§ **SELECTION**:
+---+

Hello Thibaut,
Thank you for these clarifications.
About 2: I understand how to use the abouheif test to detect the phylogenetic signal (up to now I used it with the patristic matrix of proximities). But I don't know how to use it to test the anti-signal.
Absence of signal is not anti-signal, or missed something?

Cheers
François


Hello François,

1. In pPCA, the sum of the eigenvalues is often meaningless, because it can be 
a mixture of large positive and negative values. So this ratio is no longer 
relevant. Selection of eigenvalues can be based on the amount of variance and 
autocorrelation (Moran's I) represented (each eigenvalue is a product of the 
two). See summary.ppca and screeplot.ppca.

2. The best way is testing positive/negative phylogenetic autocorrelation ("global/local" 
structures in the paper's terminology) beforehand. See section 3.1 of the vignette 
"Quantifying and testing phylogenetic signal" - abouheif.moran will test all variables at 
once (just make sure to use the same measure of proximity in the pPCA).

3. As you suspected, testing phylogenetic signal of pPCA components is 
meaningless, as these synthetic variables are already optimized for 
phylogenetic signal. Estimating ancestral states is always possible; I can see 
at least two ways of doing it: a) reconstruct the ancestral state of every 
traits, and then compute the coordinates of the nodes on the pPCA axis using 
the loadings of the analysis. In this case, nodes are used as 'supplementary 
individuals'. b) reconstruct directly the principal component of pPCA; in this 
case, the component needs to have a clear-cut interpretation.

+---+

§ **SUPPLIED DATA**:
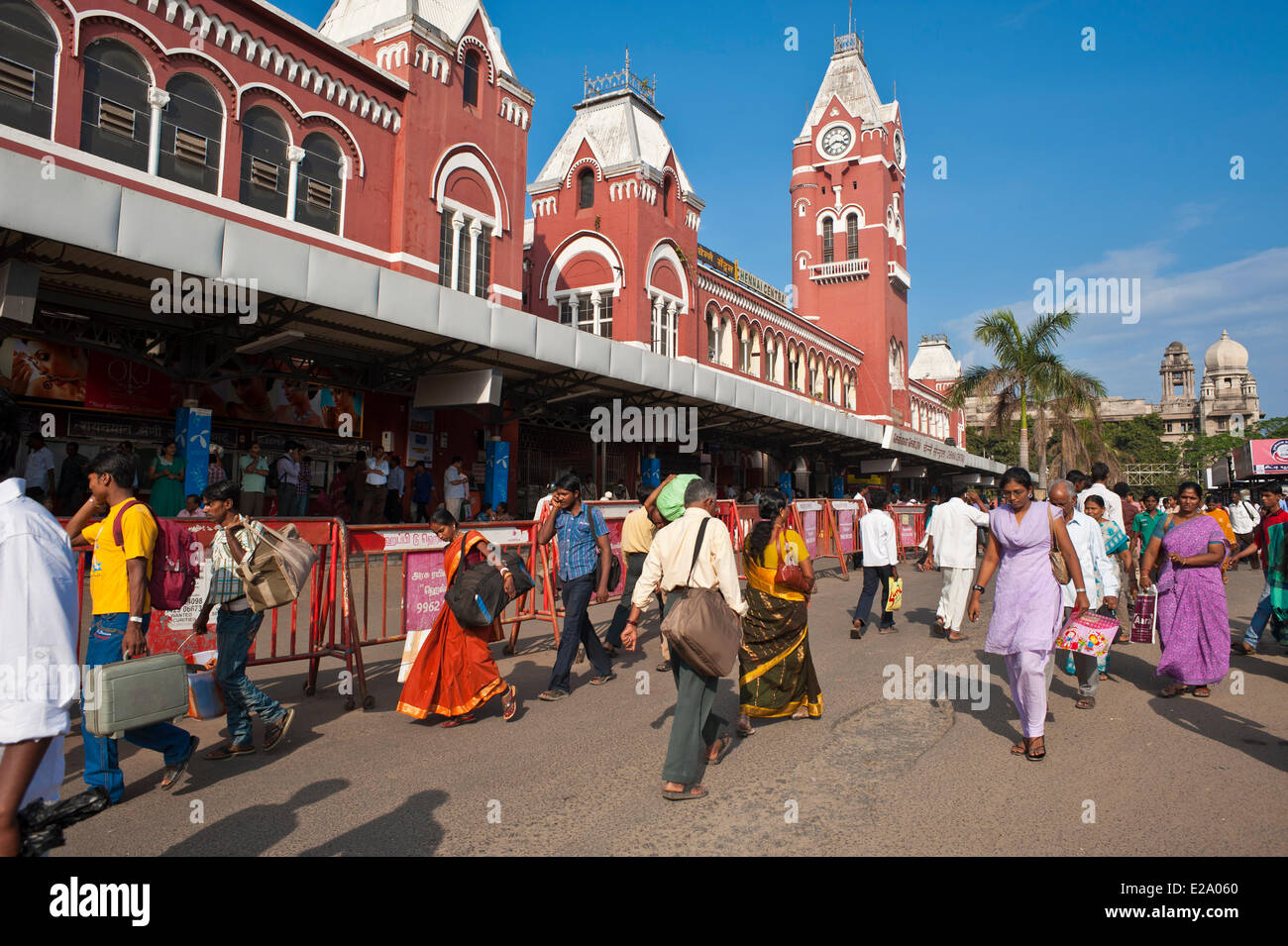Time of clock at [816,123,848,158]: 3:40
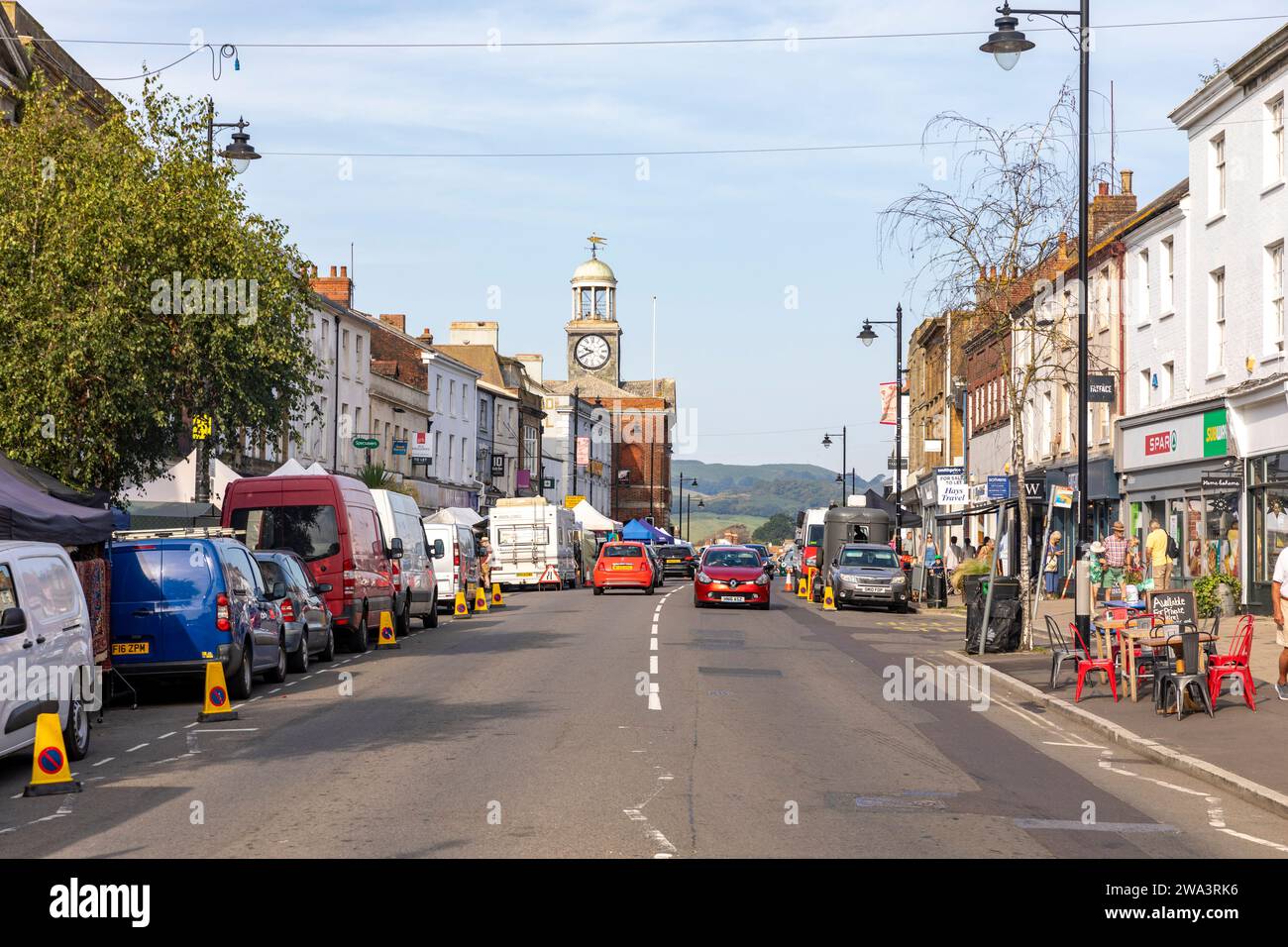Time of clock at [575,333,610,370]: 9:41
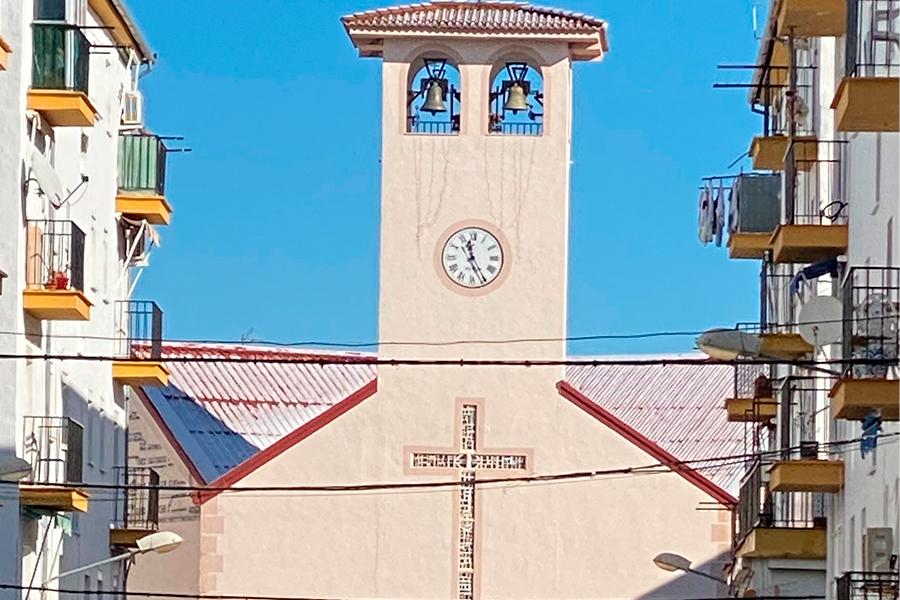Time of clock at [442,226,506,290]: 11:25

+---+

§ **WORK TO COMPLETE**:
Write the next part of the email reply about pPCA and phylogenetic signal, starting right after its last sentence.

§ **TASK RESULT**:
Cheers

Thibaut

________________________________________
From: [email protected] [[email protected]] on 
behalf of Francois KECK [[email protected]]
Sent: 11 February 2013 10:05
To: [email protected]
Subject: [R-sig-phylo] Some questions about pPCA

Dear all,
I'm a new subscriber to this list since I just started to play with
phylogenetic data with R. The task is facilitated by reading the
excellent book of E. Paradis. However I recently discovered the pPCA
method (as introduced by Jombart et al. 2010) and i'm very interested in
it to work on phylogenetic signal but I still have some questions...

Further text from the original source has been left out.